*Texto de origem:*
----------------------------------------
É irônico que, em meio à era da informação, quando a velocidade de transmissão de conhecimento alcança níveis nunca imaginados, tenhamos de assistir a ataques constantes à liberdade de expressão, sob a bandeira do combate às fake news.
Como se sabe, as fake news, ou notícias falsas, são informações enganosas que se espalham rapidamente por meio das redes sociais e da internet, muitas vezes com o objetivo de influenciar a opinião pública. Justamente por isso, o combate às fake news tem se tornado uma das principais preocupações da sociedade e dos governos em todo o mundo.
Essa preocupação é válida e importante, considerando a seriedade do tema. No entanto, o combate às fake news não pode ser usado como desculpa para censurar a liberdade de expressão, muito menos para calar desafetos ou para impedir a livre disseminação de ideias.
Infelizmente, é isso que se você, hoje, no Brasil. Vivemos, praticamente, em um Estado policial, onde o Executivo e Judiciário tomaram para si o direito de decidir o que pode e o que não pode ser dito, punindo severamente todos aqueles que ousarem divergir de seus modos de pensar.
O país inteiro ficou chocado com as reiteradas decisões de cancelamento de contas, silenciamento de personalidades e políticos e, em alguns casos, a censura prévia de produções cinematográficas, mesmo quando os fatos que eram apresentados se mostravam totalmente verdadeiros, como ocorreu com um documentário publicado pelo site Brasil Paralelo.
Um dos exemplos mais recentes é a criação, pelo atual governo, da Procuradoria Nacional da União de Defesa da Democracia (PNDD), nome bonito para esconder sua real intenção, que é servir como meio de legitimar ações do governo contra aqueles que, por exemplo, critiquem suas políticas públicas (esta atribuição, está expressa no inciso II do artigo 47 do Decreto 11.328/2023[1])
Em outras palavras, sob a bandeira do combate às fake news, o governo, infelizmente, optou por seguir no caminho da censura, intimidação e litigiosidade, entrando em um caminho muito perigoso, que pode ser desastroso para toda a nação.
É verdade que ainda temos espaço para nos manifestar, caso contrário, você não estaria lendo este artigo. No entanto, o que estamos vendo é que o cerco vem se fechando cada vez mais e mais rápido. Voltamos a conviver com listas de “palavras e ideias proibidas”.
Essa atmosfera sufocante acabará por prejudicar as causas mais vitais de nosso tempo. A restrição do debate, seja por um governo repressivo ou por uma sociedade intolerante, invariavelmente nos torna menos capazes de participar da democracia, pois a livre troca de informações, pensamentos e ideias é a força vital de uma sociedade liberal e democrática. Afinal, como posso ser livre se uma ideia me é imposta, sem que eu possa expressar minha opinião?
----------------------------------------
*Linhas de dados:*
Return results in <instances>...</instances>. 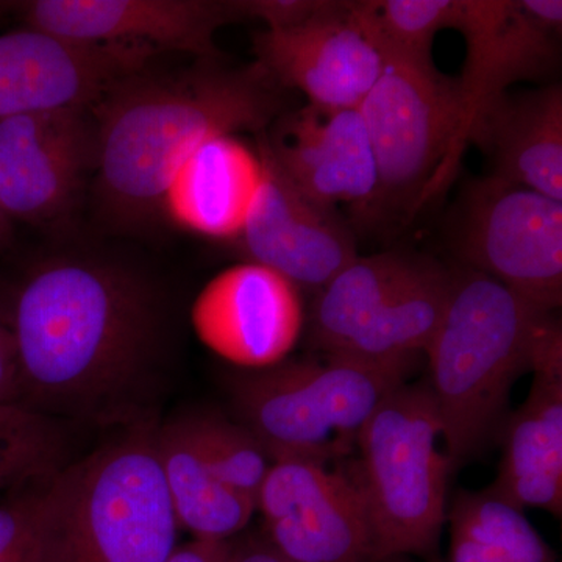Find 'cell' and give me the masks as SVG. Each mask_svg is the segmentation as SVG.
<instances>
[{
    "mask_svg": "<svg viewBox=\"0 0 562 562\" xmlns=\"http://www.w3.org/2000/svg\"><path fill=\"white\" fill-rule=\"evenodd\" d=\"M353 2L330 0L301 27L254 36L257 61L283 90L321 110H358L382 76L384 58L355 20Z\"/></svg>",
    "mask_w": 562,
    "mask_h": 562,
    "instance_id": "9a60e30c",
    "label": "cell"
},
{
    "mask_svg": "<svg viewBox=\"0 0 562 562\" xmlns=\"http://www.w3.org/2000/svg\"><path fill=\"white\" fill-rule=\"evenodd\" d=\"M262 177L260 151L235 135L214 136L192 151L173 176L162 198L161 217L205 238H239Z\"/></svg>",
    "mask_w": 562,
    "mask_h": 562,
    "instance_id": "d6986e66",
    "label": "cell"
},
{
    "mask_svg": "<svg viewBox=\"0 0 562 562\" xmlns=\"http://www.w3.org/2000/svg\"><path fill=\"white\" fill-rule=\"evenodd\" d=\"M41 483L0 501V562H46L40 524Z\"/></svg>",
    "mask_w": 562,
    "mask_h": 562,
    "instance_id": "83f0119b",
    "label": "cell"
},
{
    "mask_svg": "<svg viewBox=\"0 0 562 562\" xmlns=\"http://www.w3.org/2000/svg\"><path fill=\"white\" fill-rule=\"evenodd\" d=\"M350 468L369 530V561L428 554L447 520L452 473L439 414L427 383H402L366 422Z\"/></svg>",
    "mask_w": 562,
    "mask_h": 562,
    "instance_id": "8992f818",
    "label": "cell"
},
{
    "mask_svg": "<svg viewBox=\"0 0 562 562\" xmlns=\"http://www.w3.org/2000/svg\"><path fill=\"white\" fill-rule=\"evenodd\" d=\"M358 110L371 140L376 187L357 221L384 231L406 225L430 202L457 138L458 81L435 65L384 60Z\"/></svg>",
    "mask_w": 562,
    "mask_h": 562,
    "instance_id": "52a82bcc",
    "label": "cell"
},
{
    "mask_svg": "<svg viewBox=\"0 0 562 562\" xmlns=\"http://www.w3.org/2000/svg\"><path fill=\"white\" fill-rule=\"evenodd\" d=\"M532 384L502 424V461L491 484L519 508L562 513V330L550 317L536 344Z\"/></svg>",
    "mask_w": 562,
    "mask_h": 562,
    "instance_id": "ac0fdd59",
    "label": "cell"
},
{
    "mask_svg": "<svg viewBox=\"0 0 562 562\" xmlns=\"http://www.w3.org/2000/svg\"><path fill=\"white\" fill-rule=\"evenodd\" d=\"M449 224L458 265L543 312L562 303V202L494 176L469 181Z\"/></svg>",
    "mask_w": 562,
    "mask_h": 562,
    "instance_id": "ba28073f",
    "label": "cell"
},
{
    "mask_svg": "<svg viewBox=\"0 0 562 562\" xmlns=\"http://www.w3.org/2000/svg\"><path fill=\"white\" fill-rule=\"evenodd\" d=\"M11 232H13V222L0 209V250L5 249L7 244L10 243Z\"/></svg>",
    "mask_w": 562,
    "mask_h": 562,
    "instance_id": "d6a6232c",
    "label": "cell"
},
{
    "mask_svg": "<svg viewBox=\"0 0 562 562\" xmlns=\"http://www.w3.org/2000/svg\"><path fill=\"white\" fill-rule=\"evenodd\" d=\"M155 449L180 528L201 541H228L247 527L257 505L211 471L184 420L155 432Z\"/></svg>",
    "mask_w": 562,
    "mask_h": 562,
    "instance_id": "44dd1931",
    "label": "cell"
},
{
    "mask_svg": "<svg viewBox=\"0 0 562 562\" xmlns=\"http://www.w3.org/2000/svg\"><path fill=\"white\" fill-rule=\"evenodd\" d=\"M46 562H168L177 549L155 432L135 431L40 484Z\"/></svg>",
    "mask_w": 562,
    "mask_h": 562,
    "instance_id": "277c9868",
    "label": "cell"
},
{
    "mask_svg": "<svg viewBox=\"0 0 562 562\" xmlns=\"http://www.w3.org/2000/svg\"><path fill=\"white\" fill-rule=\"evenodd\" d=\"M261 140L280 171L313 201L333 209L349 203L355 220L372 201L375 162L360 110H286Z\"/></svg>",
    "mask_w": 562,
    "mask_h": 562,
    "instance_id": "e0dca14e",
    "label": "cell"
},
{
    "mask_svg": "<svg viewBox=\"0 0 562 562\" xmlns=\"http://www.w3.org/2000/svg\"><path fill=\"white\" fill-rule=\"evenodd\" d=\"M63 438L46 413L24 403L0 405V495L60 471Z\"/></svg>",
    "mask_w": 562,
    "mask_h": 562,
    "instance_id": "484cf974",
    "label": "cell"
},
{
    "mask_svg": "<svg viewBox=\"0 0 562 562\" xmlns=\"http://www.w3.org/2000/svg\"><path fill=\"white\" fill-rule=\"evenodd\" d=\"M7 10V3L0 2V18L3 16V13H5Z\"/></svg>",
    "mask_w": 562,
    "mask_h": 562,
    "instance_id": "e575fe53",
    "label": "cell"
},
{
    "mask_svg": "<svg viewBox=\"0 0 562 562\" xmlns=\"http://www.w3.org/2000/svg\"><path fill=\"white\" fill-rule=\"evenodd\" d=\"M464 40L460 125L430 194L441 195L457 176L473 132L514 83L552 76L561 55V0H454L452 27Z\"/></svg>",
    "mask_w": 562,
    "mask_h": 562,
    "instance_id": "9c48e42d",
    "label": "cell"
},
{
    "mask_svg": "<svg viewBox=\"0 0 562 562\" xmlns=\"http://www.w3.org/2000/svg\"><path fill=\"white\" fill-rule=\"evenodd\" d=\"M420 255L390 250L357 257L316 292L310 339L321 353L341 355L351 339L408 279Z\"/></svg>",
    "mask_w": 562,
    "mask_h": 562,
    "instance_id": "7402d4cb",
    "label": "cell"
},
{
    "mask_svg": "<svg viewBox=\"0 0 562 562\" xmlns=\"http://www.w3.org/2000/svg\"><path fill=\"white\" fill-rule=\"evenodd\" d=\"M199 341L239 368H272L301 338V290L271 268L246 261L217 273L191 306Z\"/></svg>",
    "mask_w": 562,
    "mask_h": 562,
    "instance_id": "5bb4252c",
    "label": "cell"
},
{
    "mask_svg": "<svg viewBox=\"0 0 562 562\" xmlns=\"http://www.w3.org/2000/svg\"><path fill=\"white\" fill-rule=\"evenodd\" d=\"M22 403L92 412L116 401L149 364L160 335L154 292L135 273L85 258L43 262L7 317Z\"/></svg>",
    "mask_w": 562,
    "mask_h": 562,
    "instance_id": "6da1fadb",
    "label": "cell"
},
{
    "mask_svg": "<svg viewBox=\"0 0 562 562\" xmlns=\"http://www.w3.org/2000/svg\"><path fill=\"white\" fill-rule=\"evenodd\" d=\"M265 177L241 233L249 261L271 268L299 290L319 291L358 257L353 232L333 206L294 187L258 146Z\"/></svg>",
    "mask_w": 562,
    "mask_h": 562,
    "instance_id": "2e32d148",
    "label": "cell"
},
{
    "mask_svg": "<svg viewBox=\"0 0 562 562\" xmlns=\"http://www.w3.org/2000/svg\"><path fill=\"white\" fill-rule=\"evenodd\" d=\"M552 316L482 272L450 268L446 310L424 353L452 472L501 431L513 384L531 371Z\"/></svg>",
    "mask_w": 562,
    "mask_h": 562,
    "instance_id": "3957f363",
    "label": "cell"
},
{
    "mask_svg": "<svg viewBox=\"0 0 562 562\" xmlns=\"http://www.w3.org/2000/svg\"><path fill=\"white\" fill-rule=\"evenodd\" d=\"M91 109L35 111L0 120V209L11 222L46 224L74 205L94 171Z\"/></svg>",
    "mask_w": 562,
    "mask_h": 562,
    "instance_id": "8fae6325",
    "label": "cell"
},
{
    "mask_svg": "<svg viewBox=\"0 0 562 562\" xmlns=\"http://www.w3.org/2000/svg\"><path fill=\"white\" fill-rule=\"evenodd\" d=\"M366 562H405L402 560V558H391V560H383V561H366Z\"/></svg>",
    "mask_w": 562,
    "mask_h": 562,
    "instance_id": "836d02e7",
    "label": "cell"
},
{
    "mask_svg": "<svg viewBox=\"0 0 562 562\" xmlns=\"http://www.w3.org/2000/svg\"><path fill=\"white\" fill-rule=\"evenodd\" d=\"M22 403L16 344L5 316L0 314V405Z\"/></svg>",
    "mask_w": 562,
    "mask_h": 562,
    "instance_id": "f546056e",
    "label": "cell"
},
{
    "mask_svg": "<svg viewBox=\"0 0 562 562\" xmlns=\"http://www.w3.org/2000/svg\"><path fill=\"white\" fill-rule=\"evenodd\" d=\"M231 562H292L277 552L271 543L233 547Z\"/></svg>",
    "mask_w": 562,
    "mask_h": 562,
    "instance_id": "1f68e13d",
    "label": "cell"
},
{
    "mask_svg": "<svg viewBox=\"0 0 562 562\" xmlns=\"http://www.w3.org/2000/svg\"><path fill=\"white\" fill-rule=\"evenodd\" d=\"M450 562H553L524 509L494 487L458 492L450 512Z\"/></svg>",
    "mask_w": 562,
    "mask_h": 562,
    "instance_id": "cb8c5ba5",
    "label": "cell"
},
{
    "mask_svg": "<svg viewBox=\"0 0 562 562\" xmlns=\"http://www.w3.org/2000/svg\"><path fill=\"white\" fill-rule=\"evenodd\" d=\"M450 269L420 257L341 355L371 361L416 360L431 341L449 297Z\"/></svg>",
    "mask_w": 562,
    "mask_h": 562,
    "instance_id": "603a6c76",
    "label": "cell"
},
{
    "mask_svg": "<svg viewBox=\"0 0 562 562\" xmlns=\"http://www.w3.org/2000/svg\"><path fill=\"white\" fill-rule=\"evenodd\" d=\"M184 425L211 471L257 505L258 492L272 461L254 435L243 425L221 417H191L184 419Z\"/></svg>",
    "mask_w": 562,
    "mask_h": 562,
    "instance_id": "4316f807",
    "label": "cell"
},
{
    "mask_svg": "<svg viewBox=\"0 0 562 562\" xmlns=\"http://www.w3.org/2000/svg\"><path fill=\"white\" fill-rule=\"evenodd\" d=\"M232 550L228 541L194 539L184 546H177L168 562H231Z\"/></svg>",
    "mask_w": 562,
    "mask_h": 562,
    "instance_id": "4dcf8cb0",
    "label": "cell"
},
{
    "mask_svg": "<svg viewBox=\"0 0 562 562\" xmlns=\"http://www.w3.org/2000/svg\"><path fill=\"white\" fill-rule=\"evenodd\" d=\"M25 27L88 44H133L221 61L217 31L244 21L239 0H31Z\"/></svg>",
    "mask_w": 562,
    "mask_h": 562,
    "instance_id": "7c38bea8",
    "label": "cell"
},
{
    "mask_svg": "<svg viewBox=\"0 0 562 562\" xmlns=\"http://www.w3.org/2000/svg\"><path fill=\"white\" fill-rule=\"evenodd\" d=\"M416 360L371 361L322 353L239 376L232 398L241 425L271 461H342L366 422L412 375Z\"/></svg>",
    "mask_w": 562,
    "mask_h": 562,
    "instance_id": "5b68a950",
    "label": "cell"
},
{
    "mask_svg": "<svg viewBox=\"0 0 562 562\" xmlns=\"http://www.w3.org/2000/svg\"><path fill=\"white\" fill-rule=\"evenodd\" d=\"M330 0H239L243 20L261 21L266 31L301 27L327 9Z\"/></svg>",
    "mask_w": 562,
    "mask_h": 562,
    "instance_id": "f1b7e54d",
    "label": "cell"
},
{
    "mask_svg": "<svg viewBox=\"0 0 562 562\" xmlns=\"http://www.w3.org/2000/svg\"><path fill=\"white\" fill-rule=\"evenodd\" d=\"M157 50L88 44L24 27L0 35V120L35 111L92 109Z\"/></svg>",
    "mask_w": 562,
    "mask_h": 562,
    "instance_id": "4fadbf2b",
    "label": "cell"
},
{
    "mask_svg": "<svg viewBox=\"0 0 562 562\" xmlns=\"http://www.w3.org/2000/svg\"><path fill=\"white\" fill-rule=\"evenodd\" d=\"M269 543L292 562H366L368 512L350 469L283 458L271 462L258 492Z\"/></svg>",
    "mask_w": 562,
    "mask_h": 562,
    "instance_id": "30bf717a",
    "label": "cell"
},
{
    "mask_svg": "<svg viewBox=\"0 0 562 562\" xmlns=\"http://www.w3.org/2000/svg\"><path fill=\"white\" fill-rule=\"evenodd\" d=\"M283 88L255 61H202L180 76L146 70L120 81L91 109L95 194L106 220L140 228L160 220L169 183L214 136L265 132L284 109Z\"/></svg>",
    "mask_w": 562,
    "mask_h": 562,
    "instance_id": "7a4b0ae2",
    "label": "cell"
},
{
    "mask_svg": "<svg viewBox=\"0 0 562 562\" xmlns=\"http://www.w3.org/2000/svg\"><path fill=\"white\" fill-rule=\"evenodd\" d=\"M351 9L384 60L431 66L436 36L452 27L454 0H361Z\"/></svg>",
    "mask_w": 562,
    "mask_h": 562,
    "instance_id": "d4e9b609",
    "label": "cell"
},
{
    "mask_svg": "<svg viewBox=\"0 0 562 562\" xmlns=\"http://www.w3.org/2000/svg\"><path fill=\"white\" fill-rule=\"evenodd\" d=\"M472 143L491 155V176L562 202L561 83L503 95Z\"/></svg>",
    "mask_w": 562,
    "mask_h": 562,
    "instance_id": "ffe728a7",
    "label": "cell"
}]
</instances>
----------------------------------------
*Tarefas do exercício:*
A) Responda às perguntas abaixo com base no texto de origem, uma por linha, com a mesma marcação:
(i) Por quais meios, segundo o texto, as fake news se espalham rapidamente?
(ii) Que órgão criado pelo atual governo é apontado como um dos exemplos mais recentes?
(iii) Em que dispositivo legal está expressa a atribuição desse órgão citada no texto?
B) Resuma o texto de origem em duas frases.

*Resultados:*
A)
(i) Por meio das redes sociais e da internet.
(ii) A Procuradoria Nacional da União de Defesa da Democracia (PNDD).
(iii) No inciso II do artigo 47 do Decreto 11.328/2023.

B) O combate às fake news é uma preocupação válida, mas, segundo o texto, não pode servir de desculpa para censurar a liberdade de expressão, e no Brasil o Executivo e o Judiciário teriam tomado para si o direito de decidir o que pode ser dito, com cancelamentos de contas, silenciamento de personalidades e a criação da PNDD. Para o texto, a restrição do debate nos torna menos capazes de participar da democracia, pois a livre troca de informações, pensamentos e ideias é a força vital de uma sociedade liberal e democrática.